There's no scale but O scale

CEO Overbeider Iron and Steel Company,  Crapton division 

I'll add my two cents - drag a piece of cork roadbed or stiff foam over the rails immediately after spraying.  Wipe edge of foam/cork with paper towel.  I find I can spray about 3 feet and still easily get the paint off before it dries.  I dislike doing it after it dries.

Brendan

In my experience, I've always preferred the Rust-O-Leum product because it is removable with lacquer thinner. Thus, after spray painting the rails, wrap a soft cotton rag around a short piece of 1"X2" pine, moisten the rag with lacquer thinner, and clean the tops of the rails. No big deal.

I hope Neal Schorr (PRRMiddleDivision) responds. He has some of the best painted track I’ve seen. Looks exactly like current Norfolk Southern/ex-PRR mainline rails. 

That's not an insult, that is just a fact of life!

Brian

President, Chief Executive Officer

Penn American Railroad

"Serving the Basement"

 

Northern Central High Railers (Western Division)

 

Eat, Sleep, Run Trains, Repeat !

Color depends on the RR / ballast / region / era you are modeling. Any matte or flat spray paint will work.

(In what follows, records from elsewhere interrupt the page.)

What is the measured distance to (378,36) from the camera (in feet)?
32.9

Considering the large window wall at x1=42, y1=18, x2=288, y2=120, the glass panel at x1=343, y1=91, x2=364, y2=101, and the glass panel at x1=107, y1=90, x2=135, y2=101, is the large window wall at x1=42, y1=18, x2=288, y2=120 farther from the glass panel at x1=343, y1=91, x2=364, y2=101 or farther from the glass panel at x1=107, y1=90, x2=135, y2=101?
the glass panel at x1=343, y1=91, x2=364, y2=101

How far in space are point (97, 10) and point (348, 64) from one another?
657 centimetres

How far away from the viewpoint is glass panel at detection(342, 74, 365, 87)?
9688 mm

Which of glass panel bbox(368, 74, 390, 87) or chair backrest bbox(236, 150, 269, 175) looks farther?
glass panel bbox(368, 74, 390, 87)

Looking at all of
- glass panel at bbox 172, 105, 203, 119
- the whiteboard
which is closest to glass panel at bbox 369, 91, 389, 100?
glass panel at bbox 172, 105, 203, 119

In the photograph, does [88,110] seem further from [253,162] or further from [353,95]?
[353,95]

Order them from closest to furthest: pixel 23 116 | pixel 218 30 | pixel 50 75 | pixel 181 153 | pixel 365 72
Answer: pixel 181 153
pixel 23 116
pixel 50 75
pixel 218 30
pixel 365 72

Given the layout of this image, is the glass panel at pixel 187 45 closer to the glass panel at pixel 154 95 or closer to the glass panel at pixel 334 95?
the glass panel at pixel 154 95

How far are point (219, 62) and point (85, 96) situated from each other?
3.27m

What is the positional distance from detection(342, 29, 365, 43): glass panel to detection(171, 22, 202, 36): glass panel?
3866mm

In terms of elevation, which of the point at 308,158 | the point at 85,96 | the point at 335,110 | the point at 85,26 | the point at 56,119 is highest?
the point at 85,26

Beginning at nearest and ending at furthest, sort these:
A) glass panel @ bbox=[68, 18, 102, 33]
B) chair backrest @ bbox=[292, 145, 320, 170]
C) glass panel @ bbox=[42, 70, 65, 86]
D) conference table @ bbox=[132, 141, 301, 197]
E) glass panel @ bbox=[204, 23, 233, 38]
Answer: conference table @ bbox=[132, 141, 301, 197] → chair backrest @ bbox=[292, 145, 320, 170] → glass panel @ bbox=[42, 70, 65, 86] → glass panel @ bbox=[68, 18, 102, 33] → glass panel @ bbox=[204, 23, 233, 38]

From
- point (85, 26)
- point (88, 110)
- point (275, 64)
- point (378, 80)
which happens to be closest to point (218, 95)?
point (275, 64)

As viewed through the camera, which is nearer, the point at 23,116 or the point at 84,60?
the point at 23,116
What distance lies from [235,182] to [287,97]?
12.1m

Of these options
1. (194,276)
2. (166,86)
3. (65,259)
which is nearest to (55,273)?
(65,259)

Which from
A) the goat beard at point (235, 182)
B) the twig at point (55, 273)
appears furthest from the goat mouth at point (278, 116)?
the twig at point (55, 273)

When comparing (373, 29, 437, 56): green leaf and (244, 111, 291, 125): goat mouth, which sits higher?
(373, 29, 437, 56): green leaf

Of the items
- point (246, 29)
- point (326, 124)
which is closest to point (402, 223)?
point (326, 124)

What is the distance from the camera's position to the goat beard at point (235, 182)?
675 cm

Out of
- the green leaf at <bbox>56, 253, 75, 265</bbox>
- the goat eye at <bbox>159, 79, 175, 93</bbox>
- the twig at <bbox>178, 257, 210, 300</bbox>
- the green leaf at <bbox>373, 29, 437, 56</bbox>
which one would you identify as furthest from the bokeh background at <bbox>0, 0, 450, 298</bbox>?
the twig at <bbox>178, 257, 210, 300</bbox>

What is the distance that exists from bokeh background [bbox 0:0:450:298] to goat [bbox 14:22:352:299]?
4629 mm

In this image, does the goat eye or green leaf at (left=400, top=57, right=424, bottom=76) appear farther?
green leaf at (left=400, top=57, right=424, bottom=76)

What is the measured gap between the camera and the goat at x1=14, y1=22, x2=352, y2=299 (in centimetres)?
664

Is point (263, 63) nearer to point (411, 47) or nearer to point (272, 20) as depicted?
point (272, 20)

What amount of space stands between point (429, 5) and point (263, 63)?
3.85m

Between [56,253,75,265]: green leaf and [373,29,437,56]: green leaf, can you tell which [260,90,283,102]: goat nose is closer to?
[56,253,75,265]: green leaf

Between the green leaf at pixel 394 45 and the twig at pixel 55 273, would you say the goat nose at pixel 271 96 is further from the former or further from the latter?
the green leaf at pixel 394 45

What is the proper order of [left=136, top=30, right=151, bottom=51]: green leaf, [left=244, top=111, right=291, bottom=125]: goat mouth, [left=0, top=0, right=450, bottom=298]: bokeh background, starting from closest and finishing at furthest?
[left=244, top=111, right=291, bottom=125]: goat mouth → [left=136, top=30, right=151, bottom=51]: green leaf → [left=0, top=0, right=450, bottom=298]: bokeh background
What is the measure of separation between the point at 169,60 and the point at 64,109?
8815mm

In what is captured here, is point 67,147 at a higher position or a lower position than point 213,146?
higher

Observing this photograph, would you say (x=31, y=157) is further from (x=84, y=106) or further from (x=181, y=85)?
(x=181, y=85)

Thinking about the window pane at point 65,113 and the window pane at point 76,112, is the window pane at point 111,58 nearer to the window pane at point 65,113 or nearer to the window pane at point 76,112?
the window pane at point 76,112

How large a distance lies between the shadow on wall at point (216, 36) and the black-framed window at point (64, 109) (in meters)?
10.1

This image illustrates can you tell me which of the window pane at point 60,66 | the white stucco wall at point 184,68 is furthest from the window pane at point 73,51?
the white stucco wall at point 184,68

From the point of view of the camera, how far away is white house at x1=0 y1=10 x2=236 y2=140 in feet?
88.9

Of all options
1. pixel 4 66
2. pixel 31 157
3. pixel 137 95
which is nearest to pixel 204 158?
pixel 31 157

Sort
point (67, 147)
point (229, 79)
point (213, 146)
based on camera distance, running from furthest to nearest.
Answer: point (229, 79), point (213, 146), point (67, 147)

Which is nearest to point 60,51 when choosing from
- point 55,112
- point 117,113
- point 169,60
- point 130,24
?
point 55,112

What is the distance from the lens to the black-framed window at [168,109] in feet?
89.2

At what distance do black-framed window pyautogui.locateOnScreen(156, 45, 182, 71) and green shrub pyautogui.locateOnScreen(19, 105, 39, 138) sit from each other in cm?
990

Examples ERIE or PRR = Grey

Commuter lines = Brake dust red

Other roads = Tan

Steam era cinder ballast = Black

Grass sidings =Rust

So rail color depends on the ballast it is embedded in.

track color [1)

track color [2)

track color [3)

track color [4)

track color [5)

GRASS

PAINT

                        There is clean perfet world modeling and then there is real.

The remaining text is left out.